Most buyers understand that investing in the right small business requires a thorough due diligence process. However, there’s much more to evaluating a potential purchase beyond assessing the company’s cash flow, sales trends and expenses. Short of digging up a crystal ball, a smart way to gauge the potential of a small business purchase is to evaluate whether or not the ownership succession process will be a smooth one.

Three Key Questions to Ask Business Owners Regarding the Transition Process:

During negotiations with the current business owner, you’ll get a natural feel for how easy or collaborative they’ll be to work with during the succession phase. Gut instinct aside, keep an eye out for a few tangible factors that foreshadow a seamless hand-off, such as:

  • Is the owner willing to stay on board as an advisor (even temporarily) after the deal closes? This can set the tone for your succession process. With most transactions, sellers agree to stick around for a month post-sale to train their successor, answer specific questions and transition key accounts.

    Seller financing also demonstrates a commitment to a successful transition, since the owner remains financially invested in the business. If a seller expresses intent to move on from the business as soon as the ink dries, that could leave you with a steeper learning curve during the first few months of ownership.

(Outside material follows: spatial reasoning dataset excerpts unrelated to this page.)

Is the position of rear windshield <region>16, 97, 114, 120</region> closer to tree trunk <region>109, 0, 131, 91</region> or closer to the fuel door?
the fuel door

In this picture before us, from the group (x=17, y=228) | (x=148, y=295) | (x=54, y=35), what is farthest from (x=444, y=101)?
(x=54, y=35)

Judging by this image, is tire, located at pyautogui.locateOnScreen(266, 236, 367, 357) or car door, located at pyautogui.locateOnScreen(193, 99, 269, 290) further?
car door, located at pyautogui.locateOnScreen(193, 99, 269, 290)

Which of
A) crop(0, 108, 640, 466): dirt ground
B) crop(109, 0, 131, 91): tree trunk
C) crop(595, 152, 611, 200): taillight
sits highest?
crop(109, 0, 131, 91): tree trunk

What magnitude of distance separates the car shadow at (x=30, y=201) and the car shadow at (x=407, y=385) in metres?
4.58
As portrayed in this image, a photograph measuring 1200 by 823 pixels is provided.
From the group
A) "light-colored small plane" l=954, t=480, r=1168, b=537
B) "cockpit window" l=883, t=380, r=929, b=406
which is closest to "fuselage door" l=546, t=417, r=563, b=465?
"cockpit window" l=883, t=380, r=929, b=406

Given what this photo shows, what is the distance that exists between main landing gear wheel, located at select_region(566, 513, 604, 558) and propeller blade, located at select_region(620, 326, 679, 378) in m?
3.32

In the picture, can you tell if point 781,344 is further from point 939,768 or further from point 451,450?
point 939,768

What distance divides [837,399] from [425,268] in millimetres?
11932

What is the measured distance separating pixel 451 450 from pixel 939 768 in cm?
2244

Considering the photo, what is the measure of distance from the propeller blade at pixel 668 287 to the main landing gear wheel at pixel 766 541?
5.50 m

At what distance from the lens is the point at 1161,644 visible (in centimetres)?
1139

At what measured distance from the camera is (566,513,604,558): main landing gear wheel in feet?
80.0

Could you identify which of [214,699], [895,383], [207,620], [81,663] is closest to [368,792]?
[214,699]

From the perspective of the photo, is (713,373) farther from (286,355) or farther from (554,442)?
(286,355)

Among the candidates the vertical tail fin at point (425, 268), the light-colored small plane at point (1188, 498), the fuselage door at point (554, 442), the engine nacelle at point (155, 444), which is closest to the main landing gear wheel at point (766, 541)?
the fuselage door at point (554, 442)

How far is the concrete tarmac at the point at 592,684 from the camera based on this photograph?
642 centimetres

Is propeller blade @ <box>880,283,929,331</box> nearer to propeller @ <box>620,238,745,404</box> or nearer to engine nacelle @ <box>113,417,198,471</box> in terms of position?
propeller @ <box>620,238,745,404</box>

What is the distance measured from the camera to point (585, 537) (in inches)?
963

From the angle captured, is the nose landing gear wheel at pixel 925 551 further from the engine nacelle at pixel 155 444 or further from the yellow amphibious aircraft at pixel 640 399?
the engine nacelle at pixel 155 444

    You’ll also want to gauge the seller’s willingness to sign a non-compete agreement. If their post-sale plans involve starting a similar business across town, that could jeopardize your ability to retain key customers and staff. Sellers willing to include seller financing as a part of the deal demonstrate

  • Has the owner created (or is willing to set up) financial incentives that motivate retention? Veteran employees and upper management are valuable allies to have during the early days of running your new business. But has the previous owner given them a good reason to stay? Early in the deal-making process, find out if the seller has created (or is willing to set up) financial incentives that motivate retention.

    For instance, some business owners establish long-term incentive plans, or bonus accounts that employees can draw from after a certain number of years. In other cases, these bonus amounts may be partially contingent on the company’s performance over time, giving key employees’ a vested interest in the business succeeding long after the original owner steps away.

  • Is there a strategic plan for communicating the news to customers? A seller who has a game plan for letting customers know about the sale is another indicator of a painless transition of power. Ideally, they will be prepared to share the news personally with clients as soon as the deal is done to ensure that the announcement doesn’t leak through a third party (like the media, a competitor or another customer).

    At the same time, determine whether or not the seller is game to spend time bringing you up to speed on important clients’ account histories, needs and challenges. The more context the seller provides, the easier it will be to earn customers’ trust and sustain their loyalty.

When purchasing a small business, it’s important to interview the owner carefully and conduct a thorough due diligence. It’s also good to have options. With the economy in a stable holding pattern and more Baby Boomers prepping for retirement, there is plenty of supply for eager business buyers to choose from. According to BizBuySell, the number of U.S. small businesses listed for-sale during Q4 2016 rose 7.8 percent year-over-year. Yet, the more discerning you are as a buyer, the faster you’ll hone in on the right match in a sea of for-sale listings.